As I'm learning, men have to do things for themselves, it part of that Y chromosome I guess. And I can't imagine what this must feel like for him. It's in my nature to want to do this for him, both as a woman and a nurse, so I get comfort in being able to help him, but I'm positive he's cursing the moment he stepped in that certain place every single time I have to help him with something.

As I was pseudo hugging him tonight, I said "I still can't believe we're in this situation." It's not really like I have my husband back, because I don't. We can't do the things we used to do. We can't talk about the things we used to talk about. We can't just be alone for days like we used to. Even if family isn't visiting, there are doctors, nurses, or corpsmen in and out.

I'm not gonna lie, I'm guilty of staring at people out in public. You are too. I usually am trying to figure out what's wrong with them or what happened to them if there's a physical handicap. I think I'm going to find him that t-shirt that says "I had a blast in Afghanistan". But now we get to be those people being stared at. He hates being the center of attention, much less having any attention brought on him. We should be ok through the winter time, but as summer approaches, and shorts and t shirts season is back, there will be stares. They'll stare at his arms and legs and wonder what happened. But I bet they won't think "Man, I bet he lost his leg for this country and everyone in it, I should go thank him. And then I should probably put my life in perspective." Then they'll probably think "That must be his wife, I wonder what it's like to be married to someone with a fake leg." Jason hates when I care what other people think. Because he's a man, and I guess that kind of stuff doesn't affect men, although I know the stares will. But it affects me. I don't want peoples pity stares. He's my husband, and he will have a fake leg, and it's going to take me a while to adjust to that. But life goes on. Clearly.

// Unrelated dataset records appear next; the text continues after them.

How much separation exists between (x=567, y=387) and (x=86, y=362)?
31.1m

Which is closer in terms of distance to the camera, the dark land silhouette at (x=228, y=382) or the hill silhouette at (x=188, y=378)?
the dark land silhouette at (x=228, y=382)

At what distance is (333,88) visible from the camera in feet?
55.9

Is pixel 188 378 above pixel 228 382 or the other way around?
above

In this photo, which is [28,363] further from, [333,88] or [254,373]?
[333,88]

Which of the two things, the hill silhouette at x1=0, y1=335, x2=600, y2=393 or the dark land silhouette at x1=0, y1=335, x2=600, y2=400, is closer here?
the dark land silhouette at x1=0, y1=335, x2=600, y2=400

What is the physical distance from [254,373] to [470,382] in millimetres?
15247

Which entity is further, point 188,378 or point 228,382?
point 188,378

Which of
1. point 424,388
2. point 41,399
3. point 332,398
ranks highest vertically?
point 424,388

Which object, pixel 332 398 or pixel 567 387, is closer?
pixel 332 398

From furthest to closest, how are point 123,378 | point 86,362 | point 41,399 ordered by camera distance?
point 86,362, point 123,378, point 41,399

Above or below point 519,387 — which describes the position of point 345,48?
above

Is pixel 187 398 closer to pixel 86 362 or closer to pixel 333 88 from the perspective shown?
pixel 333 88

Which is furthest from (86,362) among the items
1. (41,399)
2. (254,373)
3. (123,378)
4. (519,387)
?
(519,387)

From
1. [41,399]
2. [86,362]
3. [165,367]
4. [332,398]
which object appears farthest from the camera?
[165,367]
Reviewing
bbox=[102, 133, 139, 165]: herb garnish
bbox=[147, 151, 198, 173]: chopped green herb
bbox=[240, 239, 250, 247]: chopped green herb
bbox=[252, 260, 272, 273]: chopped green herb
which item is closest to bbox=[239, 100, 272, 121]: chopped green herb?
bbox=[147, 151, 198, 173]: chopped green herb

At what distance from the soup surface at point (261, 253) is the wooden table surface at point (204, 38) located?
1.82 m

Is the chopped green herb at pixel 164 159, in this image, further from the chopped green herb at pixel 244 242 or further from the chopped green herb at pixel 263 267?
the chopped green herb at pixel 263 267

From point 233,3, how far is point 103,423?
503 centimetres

I've always said "I could never just drop everything and move like some people do. I have to mentally prepare myself first!" But somehow, I did it. And I didn't like it. I knew I would always be worried about the little things at home - the things I'm worried about now, but keep somehow putting off figuring out. Because I'm technically still not moved.

I really think someone is playing a sick joke on me. They know how much I worry about insignificant things, and how much my things at home matter to me, even though they shouldn't, because they're things. So I feel like someone just said, "She needs to learn what life is really all about." And here I am, living out of two suitcases in a hotel for far longer than I've ever wanted to be in a hotel, walking to visit my husband in the hospital every day, who can not catch a freaking break, only thinking about what we're going to eat for dinner, and whether or not he's brushed his teeth yet, because if I think about more than that, I won't be able to get out of bed.

2 comments:

Jess said...

Love and hugs, Steph-a-loo!

Kris said...

Hang in there, Stephanie. Your honesty is amazing - and I don't even know you, other than stories from Andrew! I sent you a message on FB about a friend who might be able to help you with some wounded warrior info - get in touch with me by email and I'll get you hooked up.